→ **What you need to do**:
Switch every "alloy wheel" in these lines to "wheel rim", leaving everything else as it is, and reproduce the lines without the pictures.

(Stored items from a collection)
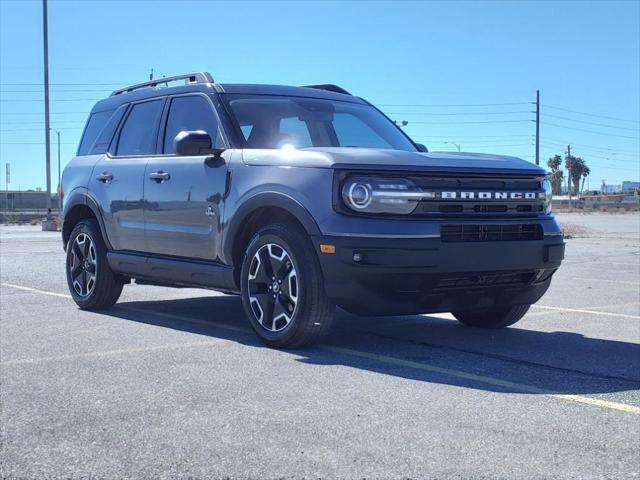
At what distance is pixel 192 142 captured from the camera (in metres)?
5.81

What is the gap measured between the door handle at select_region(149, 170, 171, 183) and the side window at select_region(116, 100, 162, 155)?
0.40m

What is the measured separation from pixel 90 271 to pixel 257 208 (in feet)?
8.85

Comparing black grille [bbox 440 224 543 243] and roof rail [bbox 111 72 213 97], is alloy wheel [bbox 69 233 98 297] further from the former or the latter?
black grille [bbox 440 224 543 243]

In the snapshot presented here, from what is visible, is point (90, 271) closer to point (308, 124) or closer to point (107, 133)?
point (107, 133)

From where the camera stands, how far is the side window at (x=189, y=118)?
247 inches

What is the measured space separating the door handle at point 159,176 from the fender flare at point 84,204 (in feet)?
3.42

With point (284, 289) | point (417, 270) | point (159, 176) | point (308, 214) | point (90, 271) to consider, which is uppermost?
point (159, 176)

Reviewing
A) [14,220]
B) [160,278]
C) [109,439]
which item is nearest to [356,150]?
[160,278]

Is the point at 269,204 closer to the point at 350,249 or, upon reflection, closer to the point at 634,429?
the point at 350,249

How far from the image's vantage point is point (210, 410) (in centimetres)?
383

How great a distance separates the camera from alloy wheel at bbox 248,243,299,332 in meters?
5.25

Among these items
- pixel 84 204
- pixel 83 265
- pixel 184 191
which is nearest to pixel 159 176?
pixel 184 191

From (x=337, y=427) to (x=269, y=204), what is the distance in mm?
2194

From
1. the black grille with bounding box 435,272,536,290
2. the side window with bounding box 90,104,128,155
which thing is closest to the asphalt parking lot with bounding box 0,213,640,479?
the black grille with bounding box 435,272,536,290
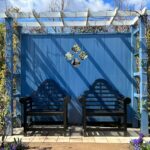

→ **Output of the exercise**:
At what distance is pixel 192 142 captured from the camera (in metres)?
5.81

What is the gap measured between the door handle at select_region(149, 170, 171, 183) and the side window at select_region(116, 100, 162, 155)?
0.40m

What is the measured separation from pixel 90 271 to pixel 257 208 (in feet)?
8.85

Comparing black grille [bbox 440 224 543 243] and roof rail [bbox 111 72 213 97], is wheel rim [bbox 69 233 98 297] further from the former or the latter?
black grille [bbox 440 224 543 243]

In the snapshot presented here, from what is visible, is point (90, 271) closer to point (308, 124) or closer to point (107, 133)?
point (107, 133)

From where the camera stands, how far is the side window at (x=189, y=118)?
247 inches

What is the measured space separating the door handle at point 159,176 from the fender flare at point 84,204 (in feet)?
3.42

With point (284, 289) | point (417, 270) | point (159, 176) | point (308, 214) | point (90, 271) to consider, which is uppermost?
point (159, 176)

Reviewing
A) [14,220]
B) [160,278]
C) [109,439]
which item is nearest to [356,150]?
[160,278]

Is the point at 269,204 closer to the point at 350,249 or, upon reflection, closer to the point at 634,429?
the point at 350,249

How far from the image's vantage point is point (210, 410) (in centimetres)?
383

How great a distance separates the camera from wheel rim at bbox 248,243,299,332 in meters?
5.25

Among these items
- pixel 84 204
- pixel 83 265
- pixel 184 191
which is nearest to pixel 159 176?
pixel 184 191

From (x=337, y=427) to (x=269, y=204), what is the distance in mm?
2194

From
1. the black grille with bounding box 435,272,536,290
2. the side window with bounding box 90,104,128,155
which thing is closest to the asphalt parking lot with bounding box 0,213,640,479?
the black grille with bounding box 435,272,536,290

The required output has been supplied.